Falling out of love with her might take a fucking lifetime, but he’d at least seem calm and collected while he did it.
“Here, my boy,” Mum said, cutting through his thoughts. She plonked a bowl of sweet phirni in front of him and kissed his head. “Eat up. You are wasting away.”
“Er . . .” Zaf looked dubiously down at his belly. He didn’t know who’d snitched to his mum about this Dani situation, but whoever it was, he’d hunt them down and deliver payback very soon. After he’d had enough of all these home-cooked meals, obviously.
Across the table, Fatima groused, “When are you going to come back to uni? It’s weird not seeing you around.”
Zaf dredged up a smile, because he always had one for his Fluffball. “It’s only been four days. You miss me? Hmm?”
She rolled her eyes.
“You do.” His smile widened. “You know, when you were a baby, I used to sneak you spoonfuls of my phirni and you’d smile at me so big. Except you didn’t have any teeth, so it was kind of scary.”
“Ya Allah, not the baby stories.”
“Fatima,” Kiran sighed. “Watch your mouth.”
“Don’t mind your uncle,” Jamal piped up through a mouth of rice pudding. “He’s just feeling emotional.”
Mum poked her head out of the kitchen to pout in Zaf’s direction. “Oh, my poor, sweet boy. Look at you. Depressed, overeating—”
“Hang on,” he said with a scowl, “what happened to ‘wasting away’?”
“—and soon to be unemployed. I knew that teacher was trouble from the moment I saw her. Didn’t I say, Kiran? Didn’t I say, She looks like trouble?”
“No.” Kiran frowned. “You said she was beautiful and that her haircut was very French.”

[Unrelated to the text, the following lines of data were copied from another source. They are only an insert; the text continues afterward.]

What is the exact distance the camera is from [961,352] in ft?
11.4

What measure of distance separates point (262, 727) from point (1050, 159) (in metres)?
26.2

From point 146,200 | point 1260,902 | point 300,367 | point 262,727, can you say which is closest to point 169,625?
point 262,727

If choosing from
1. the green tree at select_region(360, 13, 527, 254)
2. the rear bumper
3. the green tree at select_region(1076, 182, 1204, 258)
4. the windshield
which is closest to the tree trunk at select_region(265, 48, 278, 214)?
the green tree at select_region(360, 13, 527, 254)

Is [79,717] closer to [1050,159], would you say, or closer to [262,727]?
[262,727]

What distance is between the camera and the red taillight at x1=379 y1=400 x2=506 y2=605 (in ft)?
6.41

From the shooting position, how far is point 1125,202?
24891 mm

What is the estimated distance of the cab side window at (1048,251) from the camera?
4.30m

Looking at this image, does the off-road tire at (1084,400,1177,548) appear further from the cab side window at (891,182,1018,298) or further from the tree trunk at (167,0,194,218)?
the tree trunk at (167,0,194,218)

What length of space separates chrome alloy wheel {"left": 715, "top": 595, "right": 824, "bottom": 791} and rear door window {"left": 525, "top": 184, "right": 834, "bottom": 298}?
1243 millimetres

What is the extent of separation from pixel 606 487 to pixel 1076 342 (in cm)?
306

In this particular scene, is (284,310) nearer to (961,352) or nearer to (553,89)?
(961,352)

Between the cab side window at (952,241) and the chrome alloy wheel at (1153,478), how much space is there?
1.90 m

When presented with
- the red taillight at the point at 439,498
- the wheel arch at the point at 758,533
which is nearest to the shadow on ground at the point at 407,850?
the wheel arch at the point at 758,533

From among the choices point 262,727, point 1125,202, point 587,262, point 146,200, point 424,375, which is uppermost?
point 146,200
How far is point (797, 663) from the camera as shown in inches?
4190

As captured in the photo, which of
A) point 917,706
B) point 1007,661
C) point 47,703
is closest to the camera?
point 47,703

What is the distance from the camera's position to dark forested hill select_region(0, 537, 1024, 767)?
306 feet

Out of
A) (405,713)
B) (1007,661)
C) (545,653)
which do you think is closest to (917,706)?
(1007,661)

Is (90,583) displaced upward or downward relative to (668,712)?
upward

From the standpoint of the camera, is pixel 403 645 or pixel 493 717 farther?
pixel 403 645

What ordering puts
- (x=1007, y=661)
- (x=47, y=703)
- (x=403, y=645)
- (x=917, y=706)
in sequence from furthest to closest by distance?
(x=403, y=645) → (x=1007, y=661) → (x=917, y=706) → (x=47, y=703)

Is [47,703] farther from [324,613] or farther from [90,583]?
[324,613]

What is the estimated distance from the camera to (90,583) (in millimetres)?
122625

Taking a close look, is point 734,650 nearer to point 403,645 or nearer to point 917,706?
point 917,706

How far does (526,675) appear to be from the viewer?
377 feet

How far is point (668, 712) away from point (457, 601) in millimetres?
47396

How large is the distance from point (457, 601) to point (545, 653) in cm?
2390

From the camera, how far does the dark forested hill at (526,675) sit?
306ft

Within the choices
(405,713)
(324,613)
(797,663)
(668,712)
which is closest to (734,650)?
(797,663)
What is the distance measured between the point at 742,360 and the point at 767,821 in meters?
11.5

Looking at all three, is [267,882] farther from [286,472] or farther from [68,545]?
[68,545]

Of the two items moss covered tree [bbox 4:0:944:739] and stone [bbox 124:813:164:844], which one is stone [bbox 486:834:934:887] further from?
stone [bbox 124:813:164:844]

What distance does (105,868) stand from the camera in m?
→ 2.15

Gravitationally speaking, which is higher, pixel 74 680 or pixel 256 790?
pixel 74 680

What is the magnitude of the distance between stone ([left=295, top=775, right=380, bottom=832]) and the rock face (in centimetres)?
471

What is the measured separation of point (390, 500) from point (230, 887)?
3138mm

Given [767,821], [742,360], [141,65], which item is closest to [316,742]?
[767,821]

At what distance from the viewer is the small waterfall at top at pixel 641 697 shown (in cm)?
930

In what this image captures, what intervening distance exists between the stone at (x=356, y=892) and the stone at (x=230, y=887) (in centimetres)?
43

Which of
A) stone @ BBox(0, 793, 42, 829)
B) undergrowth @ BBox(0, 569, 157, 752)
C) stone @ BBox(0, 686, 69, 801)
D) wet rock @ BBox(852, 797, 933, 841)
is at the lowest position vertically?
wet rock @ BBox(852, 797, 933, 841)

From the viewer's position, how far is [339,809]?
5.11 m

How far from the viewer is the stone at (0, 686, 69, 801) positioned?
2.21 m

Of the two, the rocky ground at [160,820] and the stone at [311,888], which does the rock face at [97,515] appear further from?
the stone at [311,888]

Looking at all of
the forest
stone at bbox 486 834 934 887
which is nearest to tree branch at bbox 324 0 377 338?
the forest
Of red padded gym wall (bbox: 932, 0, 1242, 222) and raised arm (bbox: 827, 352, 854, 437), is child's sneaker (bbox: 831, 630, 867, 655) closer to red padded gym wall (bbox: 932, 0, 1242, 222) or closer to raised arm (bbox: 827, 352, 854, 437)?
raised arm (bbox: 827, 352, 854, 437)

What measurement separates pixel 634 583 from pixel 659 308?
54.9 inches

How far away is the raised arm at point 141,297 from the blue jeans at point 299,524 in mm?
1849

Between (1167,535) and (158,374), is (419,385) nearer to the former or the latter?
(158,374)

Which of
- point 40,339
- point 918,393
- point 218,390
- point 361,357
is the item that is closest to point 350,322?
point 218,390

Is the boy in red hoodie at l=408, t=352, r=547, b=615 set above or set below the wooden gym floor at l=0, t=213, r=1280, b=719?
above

Mum huffed and disappeared into the kitchen again. “I don’t remember that at all.”
“Lay off Danika,” Zaf called after her. “I . . .” He stopped, suddenly aware that the rest of the table was staring at him.
“You what?” Fatima nudged with a grin.
I love her. I miss her. I know that if she can’t love me back, I need to let her go. But I can’t stop remembering that Danika always surprises me.
He shook his head and told Fatima firmly, “This is an adult conversation.”
“I’m eighteen!” But she didn’t sound as outraged as usual. And then he caught her exchanging an oddly significant look with Jamal, which never boded well.
“What are you two up to?” Zaf demanded, narrowing his eyes.
“Nothing. You’re paranoid,” Jamal said sweetly, which might as well have been a sign flashing bullshit. “And don’t worry, Auntie Maya,” he called toward the kitchen, “Zaf’s not going to be unemployed. He’s too stubborn for that.”
“I don’t think that’s how employment works,” Zaf said with a snort. “But actually . . . Mum, could you come back in here? I have something to tell everyone.”
Mum reappeared with a bowl of her own and sat down at the head of the table. “What? What is happening?”
“Nothing,” Zaf said. “It’s just, well—things have been going really well for Tackle It since . . . since we got so much publicity.” He paused for a moment to work through the catch in his throat, the pang in his chest. The woman in his mind’s eye.
Danika. If there was one thing he’d learned from their month together, it was that risks were always worth it. Even if you fell instead of flying.